Even before she had done anything, incoming UNC president Margaret Spellings found herself the subject of student protests. She still hasn’t done anything, but in a recent USA Today piece, she was quoted as saying that the proposed North Carolina Guaranteed Admissions Program (NCGAP) is the “wrong solution” to the problem of students enrolling in four-year institutions where they are academically marginal and unprepared for college level work.
That assertion has led to the first disagreement with the Pope Center because we are inclined to see NCGAP as a step in the right direction. In today’s piece, Jenna Robinson offers a defense of the program. As she explains, “The program works by identifying students who satisfy UNC institutions’ official admissions criteria, but who are academically weaker than their peers. These students would be given a promiser of admission to the UNC schools to which they applied — if they complete an associate degree at a North Carolina community college within three years.”
This is intended to address one of the glaring problems with higher education in the state (and across the nation), namely that many academically weak students are drawn into four-year universities where they struggle with the work — even with the notoriously low standards that widely prevail.
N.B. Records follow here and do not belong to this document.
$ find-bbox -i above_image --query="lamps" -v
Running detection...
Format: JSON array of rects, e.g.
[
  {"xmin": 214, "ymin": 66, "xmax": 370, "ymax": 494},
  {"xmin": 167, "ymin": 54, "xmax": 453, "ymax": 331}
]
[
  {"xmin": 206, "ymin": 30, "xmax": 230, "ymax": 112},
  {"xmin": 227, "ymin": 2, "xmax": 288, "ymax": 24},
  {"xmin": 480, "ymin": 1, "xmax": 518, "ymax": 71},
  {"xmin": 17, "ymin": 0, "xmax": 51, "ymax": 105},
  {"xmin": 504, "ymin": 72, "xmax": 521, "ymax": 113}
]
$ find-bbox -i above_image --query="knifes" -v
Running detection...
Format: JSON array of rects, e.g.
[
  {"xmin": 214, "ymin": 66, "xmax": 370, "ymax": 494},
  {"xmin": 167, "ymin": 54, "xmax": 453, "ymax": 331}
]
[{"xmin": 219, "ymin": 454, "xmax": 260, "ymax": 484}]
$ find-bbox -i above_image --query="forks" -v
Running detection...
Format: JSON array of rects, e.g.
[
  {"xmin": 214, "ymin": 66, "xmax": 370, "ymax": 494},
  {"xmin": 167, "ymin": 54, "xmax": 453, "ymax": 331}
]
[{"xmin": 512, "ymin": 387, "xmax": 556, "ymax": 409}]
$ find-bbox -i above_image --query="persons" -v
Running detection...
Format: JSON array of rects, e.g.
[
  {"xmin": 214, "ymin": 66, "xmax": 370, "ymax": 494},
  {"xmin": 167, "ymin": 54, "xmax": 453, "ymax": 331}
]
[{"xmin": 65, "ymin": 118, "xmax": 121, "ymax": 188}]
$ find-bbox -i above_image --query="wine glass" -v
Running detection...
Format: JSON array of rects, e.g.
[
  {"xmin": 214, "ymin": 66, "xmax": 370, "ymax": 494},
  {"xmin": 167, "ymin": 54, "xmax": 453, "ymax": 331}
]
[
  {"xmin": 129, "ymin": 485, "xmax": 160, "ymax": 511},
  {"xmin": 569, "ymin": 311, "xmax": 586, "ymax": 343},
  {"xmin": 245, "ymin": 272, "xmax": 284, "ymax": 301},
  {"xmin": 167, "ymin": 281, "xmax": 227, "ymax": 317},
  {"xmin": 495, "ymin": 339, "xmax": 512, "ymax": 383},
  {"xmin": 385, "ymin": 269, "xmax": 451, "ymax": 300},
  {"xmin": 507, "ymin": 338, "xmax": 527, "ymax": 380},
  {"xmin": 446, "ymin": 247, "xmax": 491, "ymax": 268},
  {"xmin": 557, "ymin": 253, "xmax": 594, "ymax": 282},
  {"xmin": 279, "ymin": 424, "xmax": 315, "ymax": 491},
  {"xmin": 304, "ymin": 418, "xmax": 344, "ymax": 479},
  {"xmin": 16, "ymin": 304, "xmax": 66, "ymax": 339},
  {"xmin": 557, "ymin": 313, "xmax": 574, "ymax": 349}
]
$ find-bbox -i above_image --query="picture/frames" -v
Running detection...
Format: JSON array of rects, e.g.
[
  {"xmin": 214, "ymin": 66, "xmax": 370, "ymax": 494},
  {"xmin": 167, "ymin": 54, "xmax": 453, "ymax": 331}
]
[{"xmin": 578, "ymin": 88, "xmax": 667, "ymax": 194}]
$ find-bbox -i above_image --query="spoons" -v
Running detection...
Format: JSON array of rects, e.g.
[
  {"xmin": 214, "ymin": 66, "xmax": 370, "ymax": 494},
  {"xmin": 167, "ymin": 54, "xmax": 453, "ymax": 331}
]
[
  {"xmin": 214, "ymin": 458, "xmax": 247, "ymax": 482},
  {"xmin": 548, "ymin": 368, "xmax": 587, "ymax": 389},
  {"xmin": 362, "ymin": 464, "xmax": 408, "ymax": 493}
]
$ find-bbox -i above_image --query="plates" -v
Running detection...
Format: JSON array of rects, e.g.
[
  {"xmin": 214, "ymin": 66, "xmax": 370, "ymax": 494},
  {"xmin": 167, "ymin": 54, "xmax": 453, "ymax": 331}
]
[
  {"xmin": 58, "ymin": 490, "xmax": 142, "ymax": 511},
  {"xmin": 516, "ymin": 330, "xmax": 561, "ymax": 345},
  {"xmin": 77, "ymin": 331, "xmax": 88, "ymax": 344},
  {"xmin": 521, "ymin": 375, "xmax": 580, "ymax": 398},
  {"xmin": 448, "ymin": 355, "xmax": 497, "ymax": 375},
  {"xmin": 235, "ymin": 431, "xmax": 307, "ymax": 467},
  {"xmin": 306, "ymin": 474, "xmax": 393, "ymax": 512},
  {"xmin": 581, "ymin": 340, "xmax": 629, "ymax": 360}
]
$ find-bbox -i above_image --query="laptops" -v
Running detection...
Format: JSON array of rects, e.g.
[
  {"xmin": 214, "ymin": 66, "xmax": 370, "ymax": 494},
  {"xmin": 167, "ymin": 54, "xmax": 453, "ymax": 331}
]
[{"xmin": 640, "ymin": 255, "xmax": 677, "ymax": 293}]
They would be better off starting at a community college where the focus is more about addressing their basic weaknesses in reading, writing, and math. Of course, the four-year institutions want the bodies to keep their enrollments high, but the end result is often that these students drop out. It would be better, Robinson argues for those students to at least complete an associate’s degree (after all, credentials are important even if they shouldn’t be) and make some educational progress, rather than failing to complete a BA degree.
President Spellings hasn’t put forth any competing plan. If and when she does, we will carefully evaluate it. For now, her criticism of NCGAP looks hasty and calculated to shore up support within the system.